Morreale's left leg was amputated above the knee in July 2016 because of poor circulation.
A few months ago, Vincent Morreale broached the subject with her again, and she was agreeable. So were the Sabres. Since then, she says she has practiced standing with her walker in her Hamburg home.
The national anthem, according to tonight's game program, lasted 2 minutes, immediately following a 90-second rendition of the Canadian national anthem. Morreale says she hopes she does not offend any Canadians, but she could not stand for that anthem because she lacks the strength.
Vincent Morreale says his mother wants to show her patriotism, which began a long time ago.
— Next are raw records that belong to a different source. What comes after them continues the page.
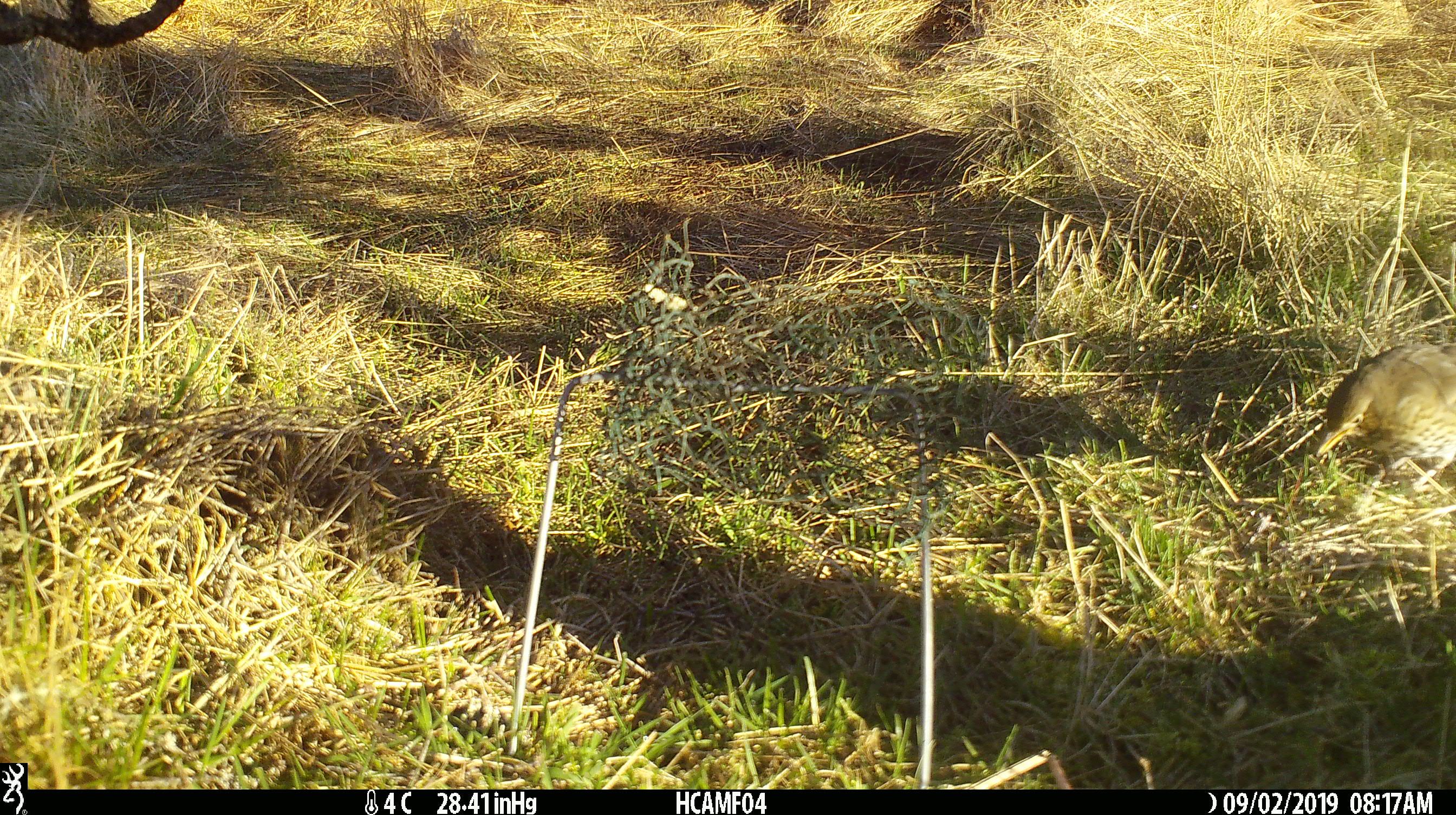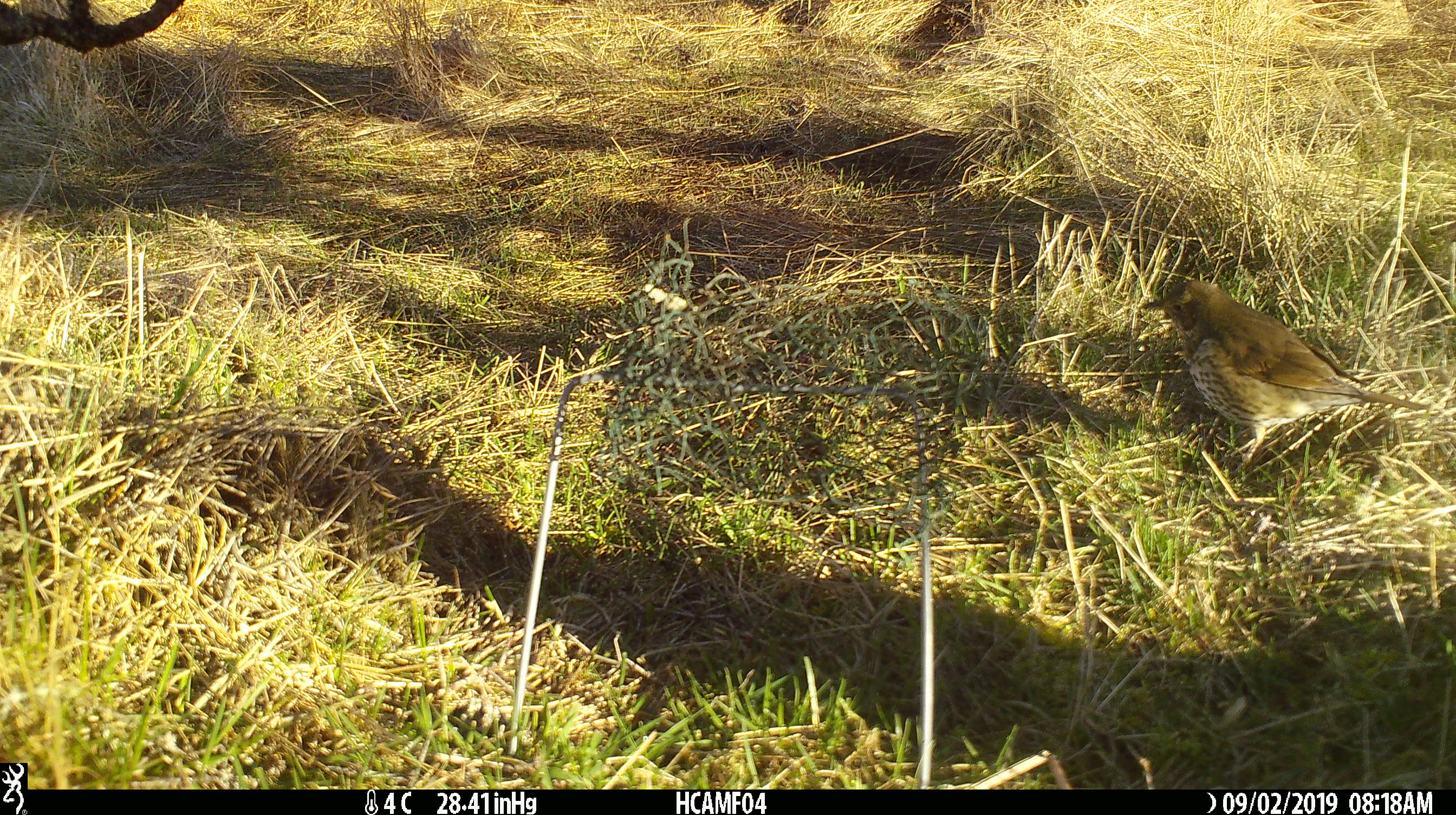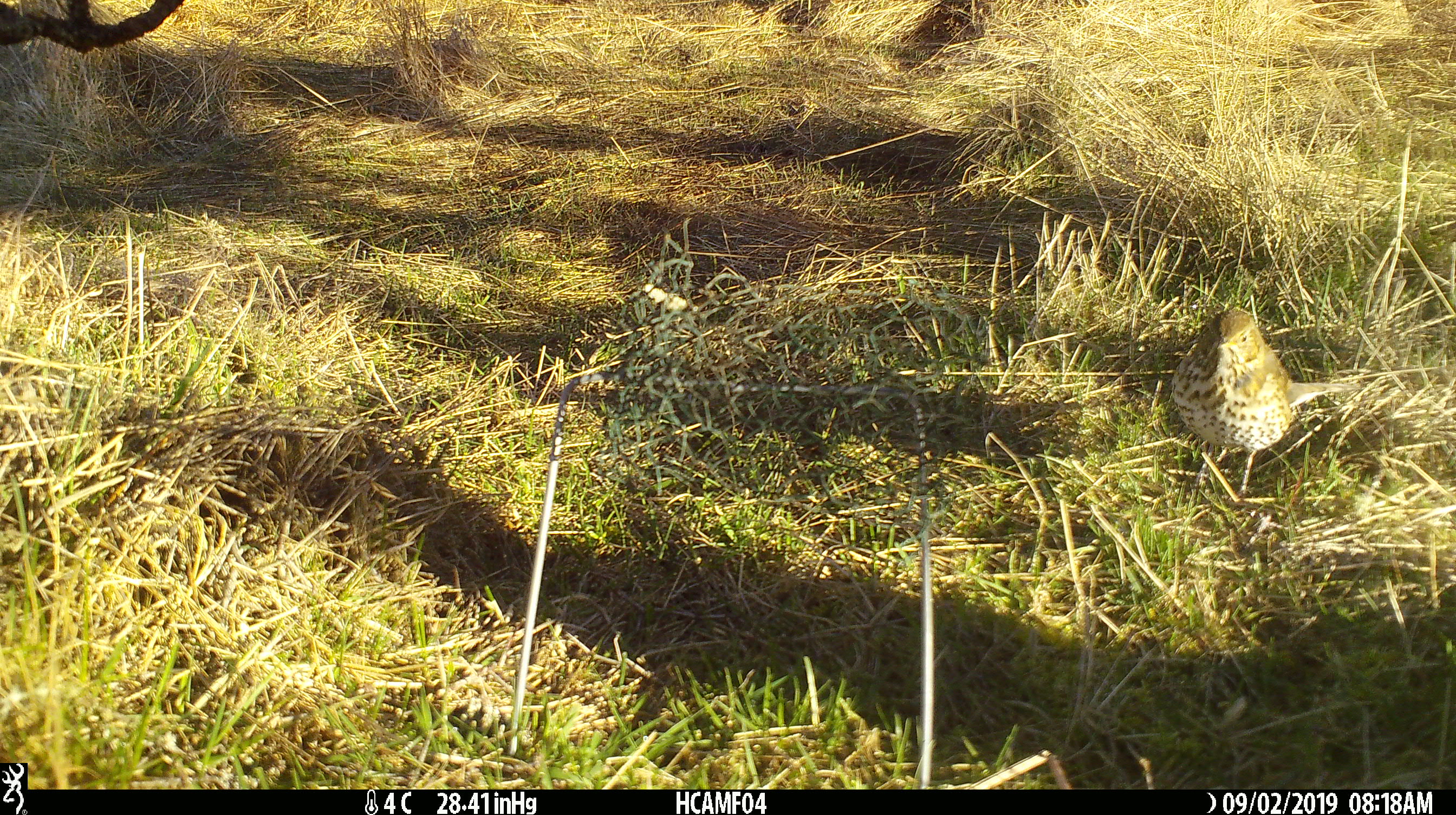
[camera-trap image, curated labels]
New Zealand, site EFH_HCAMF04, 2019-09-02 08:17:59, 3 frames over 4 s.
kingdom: Animalia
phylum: Chordata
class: Aves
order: Passeriformes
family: Turdidae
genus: Turdus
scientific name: Turdus philomelos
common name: song thrush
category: thrush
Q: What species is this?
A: Thrush (song thrush) (Turdus philomelos).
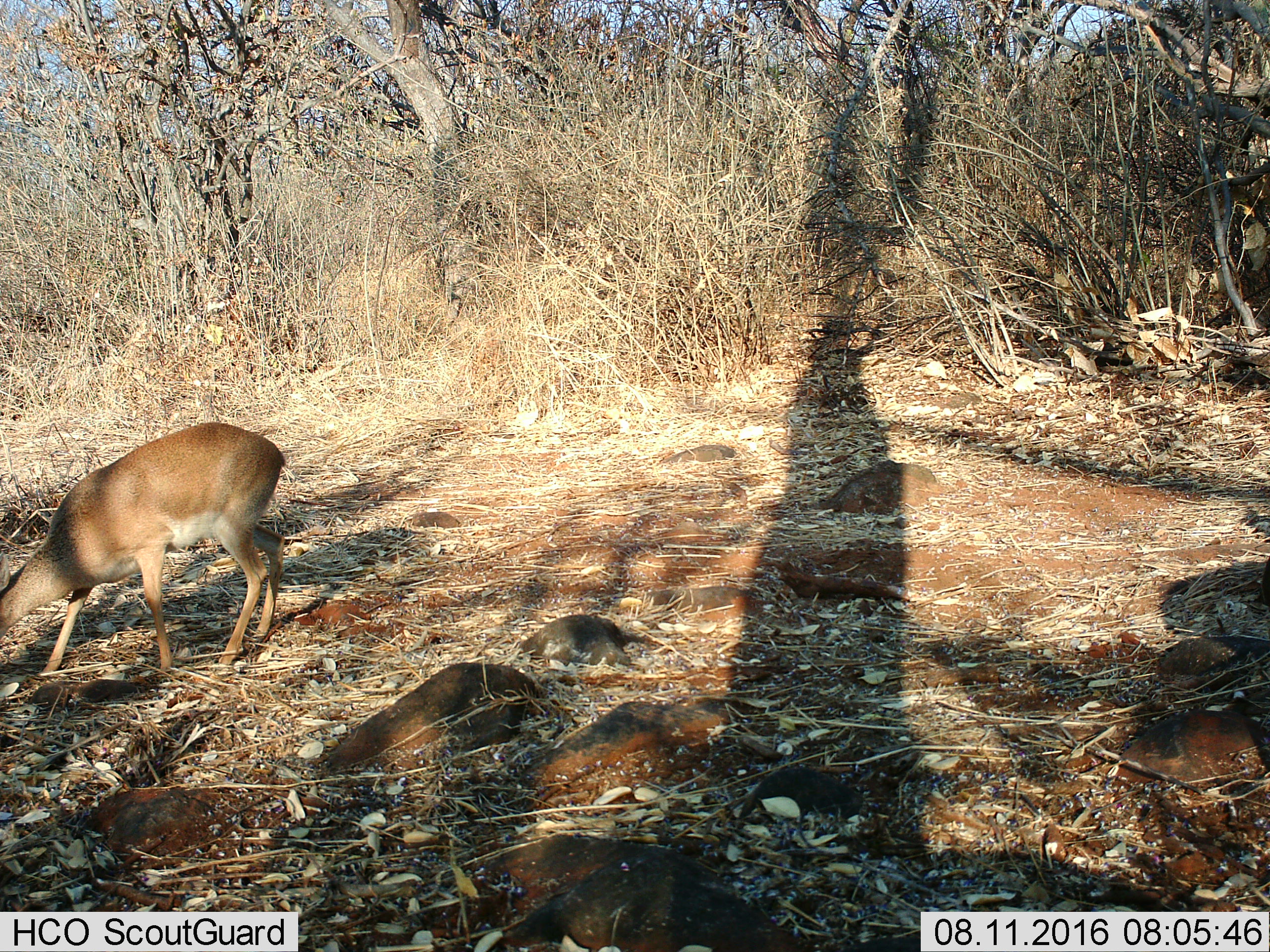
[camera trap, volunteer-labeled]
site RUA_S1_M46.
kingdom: Animalia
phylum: Chordata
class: Mammalia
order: Artiodactyla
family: Bovidae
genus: Madoqua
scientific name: Madoqua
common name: dik-dik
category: dikdik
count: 1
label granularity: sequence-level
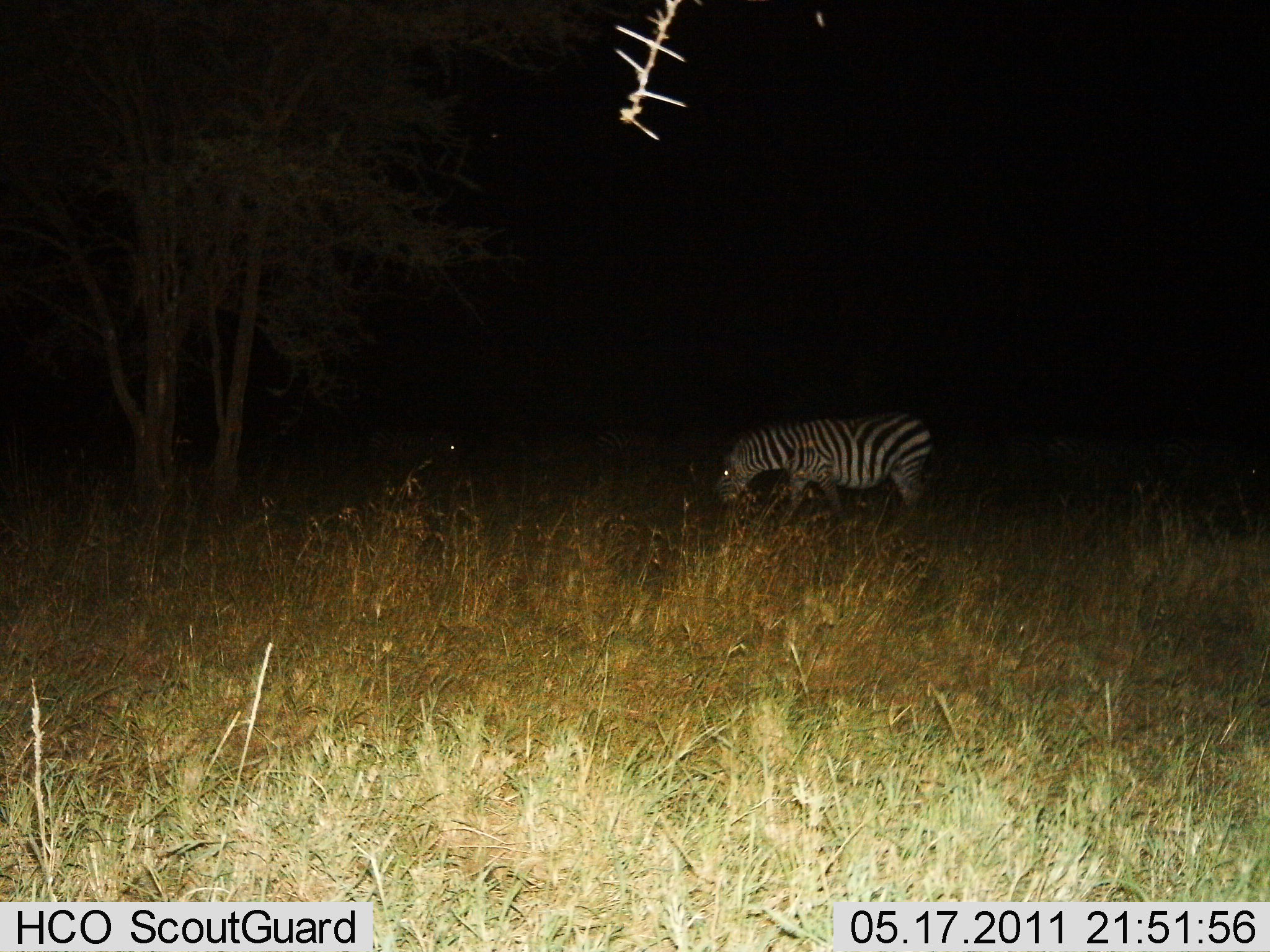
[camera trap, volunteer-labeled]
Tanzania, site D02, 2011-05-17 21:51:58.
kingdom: Animalia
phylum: Chordata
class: Mammalia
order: Perissodactyla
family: Equidae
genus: Equus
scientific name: Equus quagga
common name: plains zebra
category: zebra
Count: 1.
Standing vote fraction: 36%.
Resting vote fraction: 9%.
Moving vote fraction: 9%.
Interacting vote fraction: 0%.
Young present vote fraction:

When she was 20 years old, the former Marian Dougherty of South Buffalo enlisted with the Coast Guard in 1943. She would have right after the start of World War II, but her father refused to sign the early enlistment papers.
"He wouldn't sign for me," she said. "He was in World War I and injured in France. He didn't want me to leave home."
The Coast Guard was her second choice.
Morreale, who served for three years, said she had wanted to join the Marines.
"But this real good friend of mine who also wanted to serve said, 'Why don't we go into the Coast Guard?' She thought the uniforms were prettier. They were Navy blue, and to this day if you give me something Navy blue, I'll wear it," Morreale said.
She served in Michigan as a telegraph operator.
Her son says he remains in awe of his mother's courage as a young woman and now in old age.
"She actually had the courage to leave her home and serve in the military, and now she is taking another courageous step and standing for the national anthem," Vincent Morreale said. "Can you imagine having so much love for this country?"
Marian Morreale and her late husband, Vincent Sr., who served in the Army during World War II, raised four children, and Morreale says she is fond of sharing insights from the service with her grandchildren. He died at 88 in 2010.
"When you leave at 20 years old and you think you know everything, it is a wonderful experience. You learn discipline, you learn to take orders with a smile and you learn who to keep company with. People judge who you are by your associates. I tell my grandkids that the Coast Guard 'grew me up.'"
Joan Brechtel, her daughter, who works as an Eden Central School District kindergarten teacher, says it is not unusual for her mother to cry during the anthem.
But on this night, there were no tears, just a big smile.
When the song was finished, it was to be an early evening for Marian Morreale.
With her point made, her family was planning to take her home.
"She doesn't have enough energy to stay," the daughter said. "She is 94."